The neural crest is a population of cells that migrates from the dorsal neural tube and gives rise to cells of the peripheral nervous system, as well as to a variety of non-neural lineages. Because it contributes to so many different tissues, its correct specification and deployment are of vital importance to the developing embryo. The factors that specify neural crest are largely unknown, but several candidates are beginning to emerge. One of the strongest candidates is the winged-helix transcription factor Foxd3, and a study by Dottori et al. has shed new light on its role in neural crest specification in chick and mouse embryos.

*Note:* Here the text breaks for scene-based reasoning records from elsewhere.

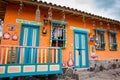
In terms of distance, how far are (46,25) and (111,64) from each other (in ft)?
19.5

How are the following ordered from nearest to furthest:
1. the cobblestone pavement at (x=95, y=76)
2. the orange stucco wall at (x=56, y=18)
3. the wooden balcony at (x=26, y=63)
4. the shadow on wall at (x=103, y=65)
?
the wooden balcony at (x=26, y=63)
the orange stucco wall at (x=56, y=18)
the cobblestone pavement at (x=95, y=76)
the shadow on wall at (x=103, y=65)

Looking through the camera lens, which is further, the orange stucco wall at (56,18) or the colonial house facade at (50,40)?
the orange stucco wall at (56,18)

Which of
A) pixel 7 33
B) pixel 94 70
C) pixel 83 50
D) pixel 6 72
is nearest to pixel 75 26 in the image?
pixel 83 50

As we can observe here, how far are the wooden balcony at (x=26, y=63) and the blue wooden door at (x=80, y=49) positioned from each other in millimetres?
2162

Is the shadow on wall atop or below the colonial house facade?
below

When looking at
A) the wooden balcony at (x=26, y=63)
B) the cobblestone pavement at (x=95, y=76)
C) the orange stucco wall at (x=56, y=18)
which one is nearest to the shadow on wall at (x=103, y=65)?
the orange stucco wall at (x=56, y=18)

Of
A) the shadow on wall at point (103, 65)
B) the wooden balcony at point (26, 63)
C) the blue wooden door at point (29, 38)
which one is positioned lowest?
the shadow on wall at point (103, 65)

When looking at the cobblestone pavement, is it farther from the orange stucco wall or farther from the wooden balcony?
the wooden balcony

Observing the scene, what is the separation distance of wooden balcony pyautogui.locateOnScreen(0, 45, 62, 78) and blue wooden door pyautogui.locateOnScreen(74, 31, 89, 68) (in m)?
2.16

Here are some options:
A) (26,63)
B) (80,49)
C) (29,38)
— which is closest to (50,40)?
(29,38)

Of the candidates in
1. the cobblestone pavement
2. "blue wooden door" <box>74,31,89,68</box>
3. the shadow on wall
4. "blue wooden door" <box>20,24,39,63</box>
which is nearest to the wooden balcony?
"blue wooden door" <box>20,24,39,63</box>

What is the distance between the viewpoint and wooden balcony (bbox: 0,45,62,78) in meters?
4.64

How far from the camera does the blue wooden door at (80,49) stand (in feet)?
25.0

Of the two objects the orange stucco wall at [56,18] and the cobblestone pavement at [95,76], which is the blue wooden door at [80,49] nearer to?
the orange stucco wall at [56,18]
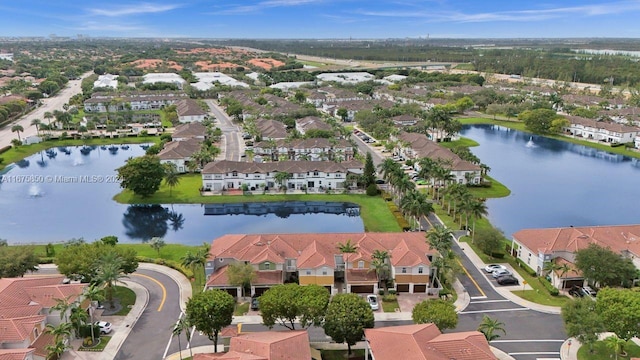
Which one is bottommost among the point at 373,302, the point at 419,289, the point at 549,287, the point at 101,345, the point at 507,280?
the point at 101,345

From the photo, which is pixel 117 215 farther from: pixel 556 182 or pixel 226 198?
pixel 556 182

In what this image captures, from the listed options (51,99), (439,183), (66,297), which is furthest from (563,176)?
(51,99)

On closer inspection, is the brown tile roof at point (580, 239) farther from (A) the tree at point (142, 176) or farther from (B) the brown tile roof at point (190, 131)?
(B) the brown tile roof at point (190, 131)

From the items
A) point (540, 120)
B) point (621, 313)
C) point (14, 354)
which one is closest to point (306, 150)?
point (540, 120)

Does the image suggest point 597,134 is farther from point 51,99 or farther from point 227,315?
point 51,99

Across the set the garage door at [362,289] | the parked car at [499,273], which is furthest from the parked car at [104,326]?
the parked car at [499,273]

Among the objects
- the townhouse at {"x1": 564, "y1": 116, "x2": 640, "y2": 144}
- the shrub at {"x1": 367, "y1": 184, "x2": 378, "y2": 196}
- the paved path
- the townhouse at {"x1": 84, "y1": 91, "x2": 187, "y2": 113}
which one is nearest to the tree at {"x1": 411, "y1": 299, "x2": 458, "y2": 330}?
the shrub at {"x1": 367, "y1": 184, "x2": 378, "y2": 196}
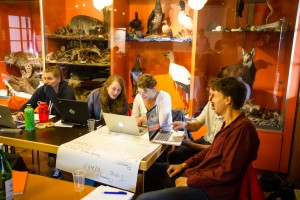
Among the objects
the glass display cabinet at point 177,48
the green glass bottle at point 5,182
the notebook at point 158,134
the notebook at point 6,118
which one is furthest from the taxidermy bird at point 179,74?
the green glass bottle at point 5,182

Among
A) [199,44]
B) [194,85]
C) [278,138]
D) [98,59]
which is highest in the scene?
[199,44]

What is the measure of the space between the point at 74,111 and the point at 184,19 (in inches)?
75.3

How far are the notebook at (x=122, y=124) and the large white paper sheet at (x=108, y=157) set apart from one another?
89 millimetres

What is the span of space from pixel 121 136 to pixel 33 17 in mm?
3249

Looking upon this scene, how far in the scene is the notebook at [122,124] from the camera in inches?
77.4

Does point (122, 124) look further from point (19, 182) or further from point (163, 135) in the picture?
point (19, 182)

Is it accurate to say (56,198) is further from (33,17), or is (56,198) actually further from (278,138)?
(33,17)

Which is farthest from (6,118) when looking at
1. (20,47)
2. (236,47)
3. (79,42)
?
(20,47)

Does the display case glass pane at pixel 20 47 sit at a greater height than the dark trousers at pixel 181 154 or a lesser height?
greater

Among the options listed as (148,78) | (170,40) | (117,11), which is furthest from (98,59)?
(148,78)

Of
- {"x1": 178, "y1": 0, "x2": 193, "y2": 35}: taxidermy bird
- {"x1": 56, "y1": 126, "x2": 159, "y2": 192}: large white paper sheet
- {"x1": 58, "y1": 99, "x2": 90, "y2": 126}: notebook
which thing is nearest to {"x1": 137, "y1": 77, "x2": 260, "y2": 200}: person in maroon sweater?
{"x1": 56, "y1": 126, "x2": 159, "y2": 192}: large white paper sheet

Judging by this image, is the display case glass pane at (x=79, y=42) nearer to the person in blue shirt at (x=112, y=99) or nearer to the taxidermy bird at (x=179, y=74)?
the taxidermy bird at (x=179, y=74)

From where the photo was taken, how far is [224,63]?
3445 millimetres

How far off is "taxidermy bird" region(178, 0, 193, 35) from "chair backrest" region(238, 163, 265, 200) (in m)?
2.31
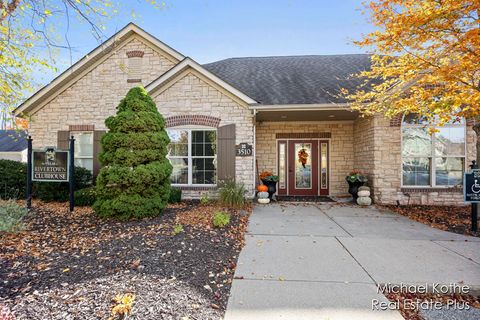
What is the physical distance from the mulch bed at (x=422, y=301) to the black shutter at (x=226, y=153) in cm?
614

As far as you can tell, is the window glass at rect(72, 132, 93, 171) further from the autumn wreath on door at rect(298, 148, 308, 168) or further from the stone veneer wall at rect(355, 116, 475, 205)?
the stone veneer wall at rect(355, 116, 475, 205)

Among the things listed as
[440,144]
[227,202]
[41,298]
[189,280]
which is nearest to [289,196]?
[227,202]

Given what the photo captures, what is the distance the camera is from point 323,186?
34.1 feet

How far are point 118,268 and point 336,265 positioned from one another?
3.17 meters

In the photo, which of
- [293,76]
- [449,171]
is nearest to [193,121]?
[293,76]

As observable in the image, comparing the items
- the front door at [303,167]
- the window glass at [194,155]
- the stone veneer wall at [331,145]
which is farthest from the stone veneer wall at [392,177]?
the window glass at [194,155]

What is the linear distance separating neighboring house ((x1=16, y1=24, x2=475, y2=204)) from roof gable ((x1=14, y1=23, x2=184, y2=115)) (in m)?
0.04

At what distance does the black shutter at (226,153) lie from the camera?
8.59 meters

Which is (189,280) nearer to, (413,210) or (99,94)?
(413,210)

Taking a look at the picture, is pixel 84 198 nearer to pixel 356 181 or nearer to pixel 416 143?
pixel 356 181

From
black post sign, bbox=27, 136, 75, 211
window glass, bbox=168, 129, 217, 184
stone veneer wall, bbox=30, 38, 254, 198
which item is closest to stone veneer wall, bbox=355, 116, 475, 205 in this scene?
stone veneer wall, bbox=30, 38, 254, 198

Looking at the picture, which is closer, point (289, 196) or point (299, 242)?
point (299, 242)

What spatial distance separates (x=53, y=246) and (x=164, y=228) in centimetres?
189

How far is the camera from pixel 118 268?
10.8 feet
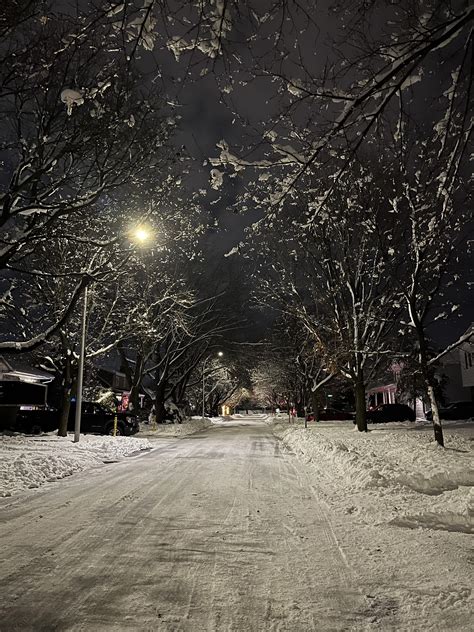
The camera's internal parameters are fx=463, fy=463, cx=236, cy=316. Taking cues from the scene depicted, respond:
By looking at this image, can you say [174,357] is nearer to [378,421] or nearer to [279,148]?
[378,421]

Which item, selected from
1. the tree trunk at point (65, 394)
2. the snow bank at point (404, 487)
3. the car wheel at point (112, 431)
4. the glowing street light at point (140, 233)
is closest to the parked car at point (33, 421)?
→ the car wheel at point (112, 431)

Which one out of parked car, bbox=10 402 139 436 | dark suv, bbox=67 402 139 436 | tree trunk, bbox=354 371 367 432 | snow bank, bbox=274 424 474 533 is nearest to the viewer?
snow bank, bbox=274 424 474 533

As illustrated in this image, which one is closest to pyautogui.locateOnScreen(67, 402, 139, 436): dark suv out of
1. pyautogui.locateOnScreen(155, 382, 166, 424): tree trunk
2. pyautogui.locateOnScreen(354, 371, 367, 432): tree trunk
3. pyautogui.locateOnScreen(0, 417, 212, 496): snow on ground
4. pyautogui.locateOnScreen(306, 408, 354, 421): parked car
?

Dottori et al. showed that Foxd3 expression marks both premigratory and migrating neural crest cells in the mouse embryo. These Foxd3-expressing cells can give rise to a variety of cell lineages, including sensory/sympathetic neurons, glia and melanocytes.

By electroporating a Foxd3 expression construct into chick embryos, the authors showed that Foxd3 could induce ectopic expression of neural-crest-specific markers, such as HNK1 and CAD7, along the entire dorsoventral axis of the neural tube. Moreover, the electroporated cells were able to delaminate and migrate away from the neuroepithelium. Also, there was a considerable reduction in the number of cells expressing interneuron-specific markers in the electroporated side of the neural tube, indicating that Foxd3 also suppresses interneuron differentiation.

The Pax3 transcription factor is thought to specify dorsal cell fate in the neural tube. Dettori et al. showed that in Pax3 knockout mice, Foxd3 expression was absent caudal to the hindbrain/spinal cord boundary, and that this region also failed to generate neural crest. This provides additional support for a role of Foxd3 in neural crest specification, and places it downstream of Pax3.

Dorsal neuroepithelial cells have several fate choices; they could become neural crest, interneurons or roof-plate cells. Dottori et al. have shown that Foxd3 seems to have a dual role in dorsal cell specification — promoting neural crest cell fate and inhibiting interneuron differentiation. Foxd3 is clearly sufficient to transform neuroepithelial cells into neural crest, but is it necessary? Expression of a Foxd3 repressor in Xenopus has already been shown to inhibit neural crest formation, and it will be interesting to see whether inactivating Foxd3 has a similar effect in the mouse or the chick.